Seharusnya pemerintah dan Danantara meminta perguruan tinggi di Indonesia menyediakan akademisi atau orang-orang berkompeten di bidangnya, yang kemungkinan besar para perguruan tinggi itu akan senang dan mau melakukannya.
"Harusnya Danantara itu menyiapkan bagaimana roadmap industrialisasi di Indonesia, dan bagaimana mengeksekusikannya, dan bagaimana ekosistem itu.

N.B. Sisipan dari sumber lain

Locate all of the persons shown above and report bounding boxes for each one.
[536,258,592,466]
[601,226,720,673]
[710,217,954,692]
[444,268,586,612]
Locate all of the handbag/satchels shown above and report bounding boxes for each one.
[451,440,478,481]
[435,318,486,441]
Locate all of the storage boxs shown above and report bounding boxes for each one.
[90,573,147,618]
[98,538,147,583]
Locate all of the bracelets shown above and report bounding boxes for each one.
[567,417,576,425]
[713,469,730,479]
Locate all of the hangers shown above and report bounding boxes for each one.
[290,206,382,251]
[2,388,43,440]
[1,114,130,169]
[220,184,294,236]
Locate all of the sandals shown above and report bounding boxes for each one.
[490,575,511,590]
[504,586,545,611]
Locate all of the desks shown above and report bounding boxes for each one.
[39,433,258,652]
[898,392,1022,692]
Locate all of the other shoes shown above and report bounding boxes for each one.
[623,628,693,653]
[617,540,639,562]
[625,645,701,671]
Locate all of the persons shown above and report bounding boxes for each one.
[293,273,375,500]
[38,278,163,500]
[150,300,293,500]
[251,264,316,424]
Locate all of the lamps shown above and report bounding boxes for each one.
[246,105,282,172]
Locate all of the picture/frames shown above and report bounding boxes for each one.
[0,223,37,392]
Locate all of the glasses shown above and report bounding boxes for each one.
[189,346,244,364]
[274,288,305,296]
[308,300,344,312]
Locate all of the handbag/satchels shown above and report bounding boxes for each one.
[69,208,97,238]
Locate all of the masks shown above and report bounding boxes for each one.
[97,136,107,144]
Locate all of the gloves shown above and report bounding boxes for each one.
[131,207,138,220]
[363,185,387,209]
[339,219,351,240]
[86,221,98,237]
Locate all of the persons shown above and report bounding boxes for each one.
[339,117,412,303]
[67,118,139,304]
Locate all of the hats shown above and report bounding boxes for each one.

Orang pintar sudah banyak, tetapi orang-orang di Indonesia belum terhimpun untuk melakukan riset yang high tech atau riset yang disesuaikan untuk industri," paparnya.
"Karena industri di Indonesia belum ada risetnya, intinya dikerjakan dari luar. Industri di Indonesia yang betul-betul milik dalam negeri sangat sedikit, sangat kecil mayoritas dari luar. Bagaimana harusnya Danantara ini membuat roadmap," tuturnya.
Ia khawatir, jika pemerintah melalui Danantara memilih para ahli dari luar negeri, membuat orang-orang yang memiliki keahlian di masing-masing perguruan tinggi di Indonesia tak terpakai. Padahal secara kualitas dan kemampuan SDM itu bisa dimanfaatkan dengan baik.
"Dampaknya orang-orang hebat yang dari dalam negeri tidak dipakai, orang lebih senang pakai yang dari luar negeri. Dia kerjasama dengan Universitas top di dunia, berarti dia tidak memandang universitas di dalam negeri bagus," tukasnya.
Sebelumnya diberitakan, Danantara meluncurkan Danantara University sebagai bagian untuk pengembangan sumber daya manusia pada 25 Juli 2025 lalu. Perguruan tinggi ini diluncurkan bekerjasama dengan 9 kampus ternama dari Amerika Serikat, Eropa, dan China.
Beberapa kampus ternama dunia di antaranya Tsinghua University, Stanford University, hingga Columbia University, akan digandeng untuk mewujudkan sejumlah program dengan Danantara University. Danantara Indonesia Academy yang ditargetkan rampung dalam dua tahun ke depan.